Whether challenges concern security, observability, access to data, data flow, or multicloud, hardware must pay attention to the Open Source world.
Data is value. But merely having usable data doesn’t necessarily translate into taking full advantage of it.
The key question that enterprises are asking is, how can we tap data’s available but inaccessible potential, furthering our customers’ goals and boosting revenues? And for answers, they’re increasingly turning to open source solutions.
Leading companies are evaluating and maturing open architectures—integrated collections of composable compute, networking, and storage resources. The scalable hardware infrastructures enable processes for continuous integration and development of software. Far from a black box, open source software and, increasingly, hardware offer better visibility and control for everyone. The upshot: democratizing the tech industry by removing barriers that stand in the way of collaboration.
See also: Top Open Source Tools for Deep Learning
An IDC TechScape study found that “most of the important emerging technologies are partially or fully made up of open source components, which makes a bold statement about where the industry goes in the future.”
The benefits are significant:
- The openness of source means auditability and ease of improvement; source code is released for peer review and suggested improvements.
- Another prominent benefit of open source development is R&D cost distribution: companies share expenses of solving problems.
- Security, too, is enhanced in the open environment. When more people are looking at the code, it’s easier to find bugs.
Fluent in Software
The company I work for, Seagate Technology—a global leader providing data storage solutions for over 40 years—belongs in the hardware camp.
And yet, for the same reasons that innovation is at home in the open source world, we go beyond that: We want to be fluent in software, and we enable innovations happening in software.
For several years, Seagate has sponsored software-centric consortia and foundations like The Linux Foundation and University of Santa Cruz’s Center for Research in Open Source Software, as well as open source hardware foundations such as RISC-V and OpenTitan. We’re optimizing our systems for data increasingly stored as objects.
What’s a hardware company doing in the software world? Anything that happens in software reverberates in hardware—and vice versa. Hardware is the yin to software’s yang. Each has to innovate to keep up with the other’s demands. The flow of data requires software and hardware to enable it—in tandem. Experience designing hardware offers insights into how data should be processed. And lessons from the software world should inform hardware design.
The problems that open source tackles are the same that data storage solutions take on.

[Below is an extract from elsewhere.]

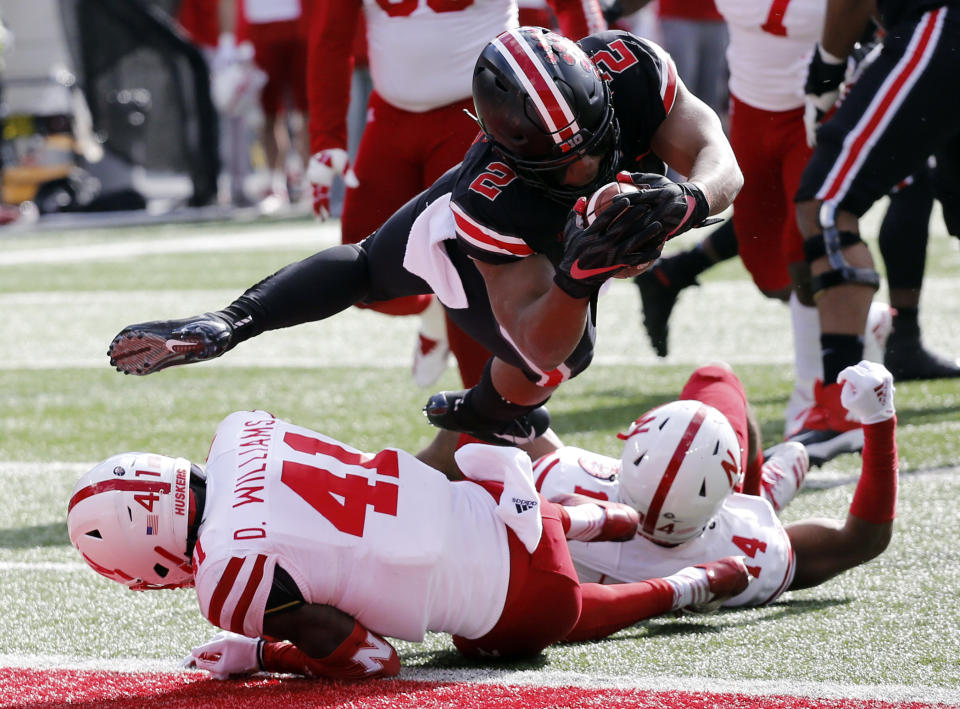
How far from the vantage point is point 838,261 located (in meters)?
4.27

Consider several challenging areas: the rise of the multicloud, data flow, access to data, observability, and security.
Multicloud: As many enterprises shift from public cloud to multicloud, they still expect the features of public cloud in hybrid clouds. Open source projects—like Apache Hadoop and Ceph, which enable scale-out storage—innovate to power private clouds with compute and storage deployment.
How can hardware play a role? By enabling scale-out software ecosystems for private cloud with workload-optimized clusters. If the application needs lower latency, an all-flash-array powered by SSDs is the right solution. If the private cloud requires massive storage, the hardware architecture allows configurable disaggregated building blocks.

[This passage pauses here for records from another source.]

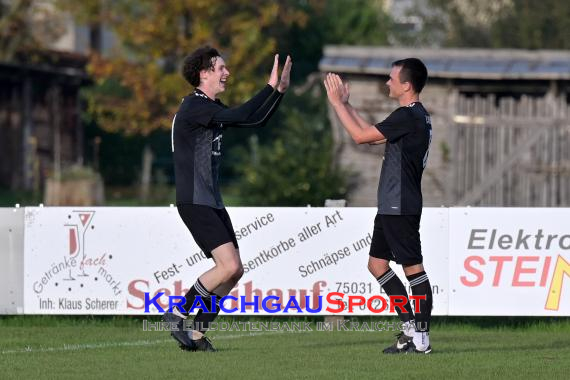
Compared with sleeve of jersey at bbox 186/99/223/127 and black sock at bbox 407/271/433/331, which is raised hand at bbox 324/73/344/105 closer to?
sleeve of jersey at bbox 186/99/223/127

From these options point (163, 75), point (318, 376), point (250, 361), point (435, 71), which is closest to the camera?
point (318, 376)

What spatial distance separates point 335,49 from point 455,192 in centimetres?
348

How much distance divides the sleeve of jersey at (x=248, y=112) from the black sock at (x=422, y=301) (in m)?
1.65

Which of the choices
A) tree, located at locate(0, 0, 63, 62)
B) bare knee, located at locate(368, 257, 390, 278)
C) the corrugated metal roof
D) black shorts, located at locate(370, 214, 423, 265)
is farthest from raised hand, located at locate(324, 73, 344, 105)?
tree, located at locate(0, 0, 63, 62)

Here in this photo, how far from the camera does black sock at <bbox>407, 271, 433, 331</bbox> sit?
33.0ft

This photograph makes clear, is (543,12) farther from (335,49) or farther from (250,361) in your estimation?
(250,361)

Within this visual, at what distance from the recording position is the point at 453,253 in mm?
12656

Data Flow Issues: Given the rise of the edge, the IoT, and other tech, data is exploding from edge to core. In 2025 the datasphere will reach 175ZB. Where and how to store and process all this data? Open source software offers building blocks that allow infrastructure architects to develop application-optimized solutions. Examples include solutions that allow streaming of data (e.g., Kafka), those that inject the data for analysis (e.g., Hive), and those storing data in OS-powered databases (e.g., Redis).
What does this mean for hardware? Which building blocks are combined to ingest desirable data, at what rate, and what tools are used for analysis? All this has a bearing on how the compute and storage components are configured. To facilitate an organic growth of cloud infrastructure, a compossible and disaggregated approach will yield an efficiency of resources (as opposed to a hyperconverged architecture that leaves valuable resources stranded).

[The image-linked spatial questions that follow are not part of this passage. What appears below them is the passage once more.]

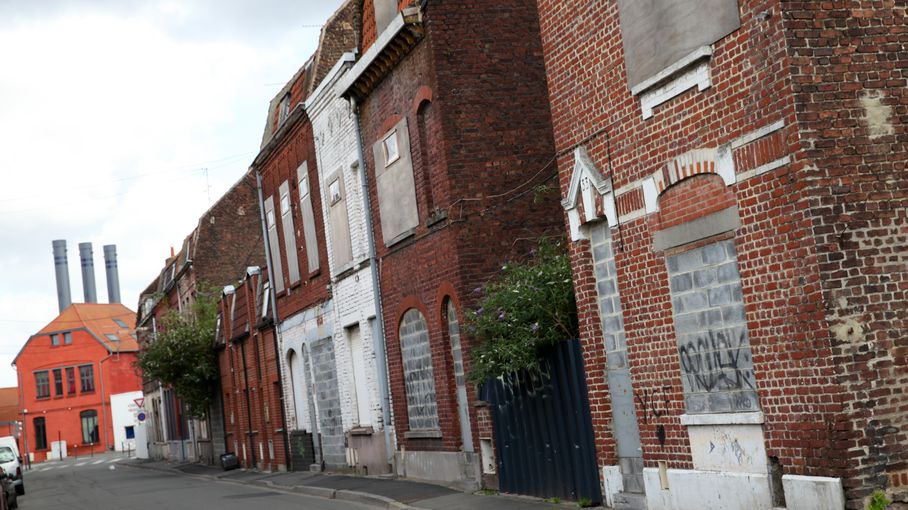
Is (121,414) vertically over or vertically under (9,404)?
under

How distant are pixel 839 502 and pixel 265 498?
50.9 feet

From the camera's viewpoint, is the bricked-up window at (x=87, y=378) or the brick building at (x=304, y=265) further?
the bricked-up window at (x=87, y=378)

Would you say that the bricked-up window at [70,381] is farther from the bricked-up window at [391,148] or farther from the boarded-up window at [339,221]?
the bricked-up window at [391,148]

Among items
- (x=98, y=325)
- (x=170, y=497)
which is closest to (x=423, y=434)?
(x=170, y=497)

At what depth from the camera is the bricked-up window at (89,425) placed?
9219 centimetres

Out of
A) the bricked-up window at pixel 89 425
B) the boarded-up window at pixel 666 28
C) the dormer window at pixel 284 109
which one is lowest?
the bricked-up window at pixel 89 425

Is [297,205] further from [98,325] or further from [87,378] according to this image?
[98,325]

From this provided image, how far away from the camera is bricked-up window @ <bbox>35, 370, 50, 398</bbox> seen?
303 feet

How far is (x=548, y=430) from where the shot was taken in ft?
50.4

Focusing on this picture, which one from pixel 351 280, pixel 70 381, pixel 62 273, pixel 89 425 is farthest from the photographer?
pixel 62 273

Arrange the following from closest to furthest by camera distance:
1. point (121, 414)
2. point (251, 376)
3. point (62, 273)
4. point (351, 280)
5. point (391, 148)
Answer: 1. point (391, 148)
2. point (351, 280)
3. point (251, 376)
4. point (121, 414)
5. point (62, 273)

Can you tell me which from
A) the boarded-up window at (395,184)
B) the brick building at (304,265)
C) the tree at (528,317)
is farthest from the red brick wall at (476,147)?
the brick building at (304,265)

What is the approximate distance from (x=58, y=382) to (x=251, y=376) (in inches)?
2490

Access to Data: As data needs increase exponentially, the access to data grows more important. As the capacity on disks increases to provide the density needed given the demand, so does the need for greater speed of reading and writing the data—while keeping the overall costs down.
How’s hardware helping? Researchers are innovating the NAND technology in order to reduce cost while allowing the same level of latency and bandwidth. Technologies like the dual actuator are providing higher IOPS to the higher-capacity devices. This provides options to architects, enabling them to configure systems that match the needs of various applications.
Observability: Anotheraspect of software-hardware integration is the need for information about the system. The software megatrend is to orchestrate and then manage the multicloud infrastructure autonomously. Container orchestration ecosystems such as Kubernetes (powered to declare infrastructure-as-code) integrate with mature open source tools such as Prometheus to innovate autonomous manageability.
And in the hardware world? Observability of factors such as temperature and vibration means information that can drive value. Hardware innovations can drive better data telemetry (observable metrics) by creating easy-to-use tools for AI to reduce manual interventions and preempt irregularities. Enterprise devices can expose open logs that provide much more granular information. Field Accessible Reliability Metrics is one such log that gives insight into the hard drive health.
Security: With regulations like GDPR and the California Consumer Privacy Act, needs grow for better management of the provenance, flow, compute, and storage of data. This creates an affinity with open source solutions because the openness of the source promotes trust.
How does this show up in hardware? Take RISC-V. It’s an open instruction set for electronics focused on low cost, low power, and high security, which allows companies to leverage and develop electronics architectures faster through a shared model.
There you have it: Whether challenges concern security, observability, access to data, data flow, or multicloud, hardware must pay attention to the software world.
Because when it comes to the business
of data, hardware and software are in it together.